# Install eccodes Pakcage

In [None]:
pip install eccodes

# Coverting (.GRIB) to (.csv)

Remark:

- base_dir is the directory that contains all the files that we need to convert in a folder
- (.GRIB) file should be in a folder with format name of: Year-Month


In [None]:
base_dir = r"C:\Users\Irene\OneDrive - UNSW\UNSW\Courses Study\Research Thesis\Py\nwp_preprocess\nwp-datasets-lead-6hr"
start_year = 2018
start_month = 12
end_year = 2020
end_month = 5

In [None]:
import eccodes
import csv
import os
from datetime import datetime

def grib_to_csv(grib_file, csv_file):
    with open(grib_file, 'rb') as f:
        gid = eccodes.codes_grib_new_from_file(f)
        
        if gid is None:
            raise ValueError(f"No valid GRIB found in file: {grib_file}")
        
        keys = ['Date', 'Time', 'Latitude', 'Longitude', 'Value']
        
        with open(csv_file, 'w', newline='') as csvfile:
            writer = csv.writer(csvfile)
            writer.writerow(keys)
            
            while gid is not None:
                lats = eccodes.codes_get_array(gid, 'latitudes')
                lons = eccodes.codes_get_array(gid, 'longitudes')
                values = eccodes.codes_get_array(gid, 'values')
                data_date = eccodes.codes_get(gid, 'dataDate')
                data_time = eccodes.codes_get(gid, 'dataTime')
                
                date_str = f"{str(data_date)[:4]}-{str(data_date)[4:6]}-{str(data_date)[6:]}"
                time_str = f"{str(data_time).zfill(4)[:2]}:{str(data_time).zfill(4)[2:]}"
                
                for lat, lon, value in zip(lats, lons, values):
                    row = [date_str, time_str, lat, lon, value]
                    writer.writerow(row)
                
                eccodes.codes_release(gid)
                gid = eccodes.codes_grib_new_from_file(f)
    print(f'GRIB data has been successfully converted to {csv_file}')

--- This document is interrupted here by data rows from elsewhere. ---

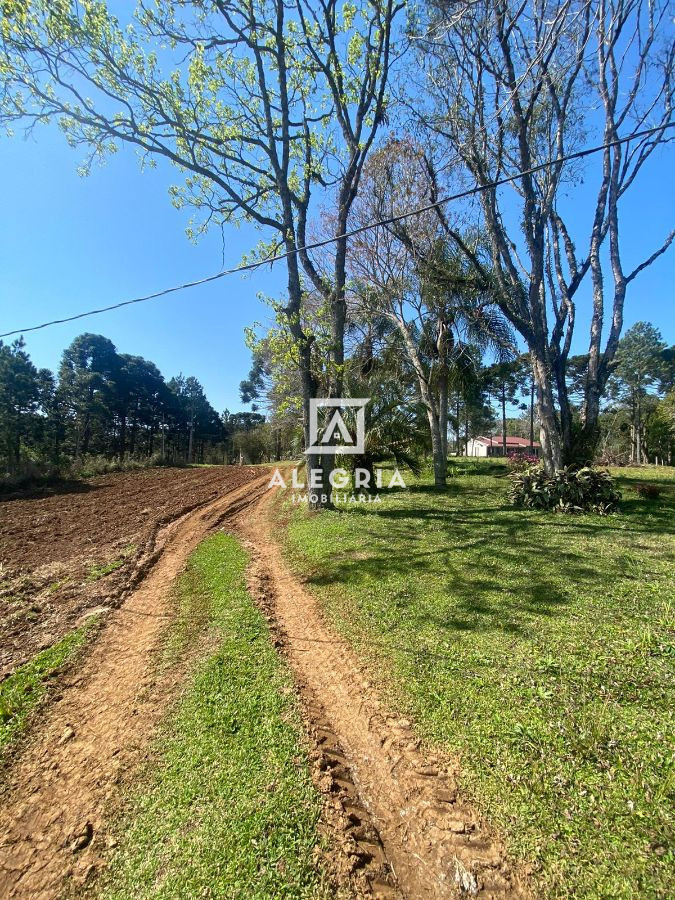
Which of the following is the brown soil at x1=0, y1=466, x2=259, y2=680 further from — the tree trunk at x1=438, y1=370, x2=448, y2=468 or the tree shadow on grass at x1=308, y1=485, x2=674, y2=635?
→ the tree trunk at x1=438, y1=370, x2=448, y2=468

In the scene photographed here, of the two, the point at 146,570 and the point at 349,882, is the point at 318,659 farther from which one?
the point at 146,570

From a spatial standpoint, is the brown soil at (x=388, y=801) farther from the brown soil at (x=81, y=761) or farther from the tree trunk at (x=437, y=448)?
the tree trunk at (x=437, y=448)

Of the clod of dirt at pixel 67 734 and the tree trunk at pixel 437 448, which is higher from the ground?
the tree trunk at pixel 437 448

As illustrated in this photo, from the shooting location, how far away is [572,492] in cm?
862

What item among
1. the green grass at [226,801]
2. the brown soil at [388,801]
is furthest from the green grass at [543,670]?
the green grass at [226,801]

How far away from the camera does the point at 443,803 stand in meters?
1.94

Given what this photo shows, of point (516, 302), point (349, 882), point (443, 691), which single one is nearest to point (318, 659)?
point (443, 691)

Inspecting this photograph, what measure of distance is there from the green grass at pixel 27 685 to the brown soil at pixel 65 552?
153mm

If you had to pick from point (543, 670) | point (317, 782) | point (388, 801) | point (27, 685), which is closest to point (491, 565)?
point (543, 670)

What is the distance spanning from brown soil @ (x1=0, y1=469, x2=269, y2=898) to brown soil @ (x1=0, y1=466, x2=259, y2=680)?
2.42 ft

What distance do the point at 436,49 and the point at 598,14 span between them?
3.73m

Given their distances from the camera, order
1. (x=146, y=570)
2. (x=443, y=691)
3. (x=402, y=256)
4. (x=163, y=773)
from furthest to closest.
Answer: (x=402, y=256), (x=146, y=570), (x=443, y=691), (x=163, y=773)

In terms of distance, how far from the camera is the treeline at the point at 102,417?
20.4 meters

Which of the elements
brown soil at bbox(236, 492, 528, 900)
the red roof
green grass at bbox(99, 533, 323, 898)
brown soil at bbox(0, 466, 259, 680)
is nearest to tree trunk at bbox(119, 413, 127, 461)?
brown soil at bbox(0, 466, 259, 680)
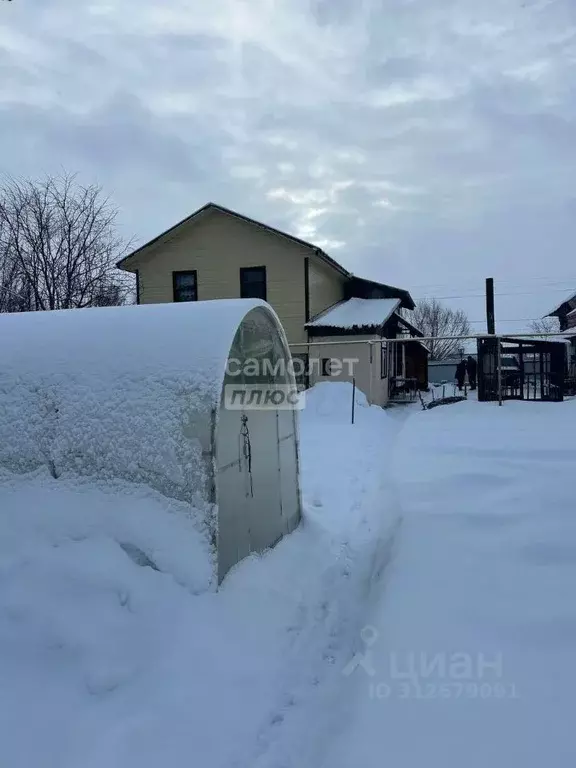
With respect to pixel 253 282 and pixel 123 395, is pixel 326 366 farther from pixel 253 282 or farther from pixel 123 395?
pixel 123 395

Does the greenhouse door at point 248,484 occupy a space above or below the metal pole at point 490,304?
below

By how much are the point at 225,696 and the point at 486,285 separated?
2807 cm

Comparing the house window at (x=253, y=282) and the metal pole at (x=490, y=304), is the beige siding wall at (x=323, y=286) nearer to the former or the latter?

def convert_all_grib_to_csv(base_dir, start_year, start_month, end_year, end_month):
    current_date = datetime(start_year, start_month, 1)
    end_date = datetime(end_year, end_month, 1)
    
    while current_date <= end_date:
        year_month_str = current_date.strftime("%Y-%m")
        grib_file_path = os.path.join(base_dir, year_month_str, f"6hr_{year_month_str.replace('-', '.')}.grib")
        csv_file_path = os.path.join(base_dir, year_month_str, f"6hr_{year_month_str.replace('-', '.')}.csv")
        
        if os.path.exists(grib_file_path):
            try:
                grib_to_csv(grib_file_path, csv_file_path)
            except ValueError as e:
                print(e)
        else:
            print(f"File not found: {grib_file_path}")
        
        current_date = datetime(current_date.year + (current_date.month // 12), (current_date.month % 12) + 1, 1)

convert_all_grib_to_csv(base_dir, start_year, start_month, end_year, end_month)

# Filter (.csv) based on Latitudes and Longitudes Needed

In [None]:
import pandas as pd
import os
from datetime import datetime

def filter_and_process_csv_data(csv_file, filtered_csv_file):
    df = pd.read_csv(csv_file)
    
    # Filter the data for the specified latitude and longitude values
    filtered_df = df[
        ((df['Latitude'] == -17.5) & (df['Longitude'] == 177.5)) |
        ((df['Latitude'] == -17.5) & (df['Longitude'] == 178.0)) |
        ((df['Latitude'] == -18.0) & (df['Longitude'] == 177.5)) |
        ((df['Latitude'] == -18.0) & (df['Longitude'] == 178.0)) |
        ((df['Latitude'] == -18.0) & (df['Longitude'] == 178.5))
    ]
    
    # Sort the data by Latitude, Longitude, Date, and Time
    filtered_df = filtered_df.sort_values(by=['Latitude', 'Longitude', 'Date', 'Time'])
    
    # Modify the time values
    times = ['06', '12', '18', '24']
    filtered_df['Time'] = filtered_df.groupby(['Latitude', 'Longitude', 'Date']).cumcount().map(lambda x: times[x % 4])
    
    filtered_df.to_csv(filtered_csv_file, index=False)
    print(f'Filtered and processed data has been saved to {filtered_csv_file}')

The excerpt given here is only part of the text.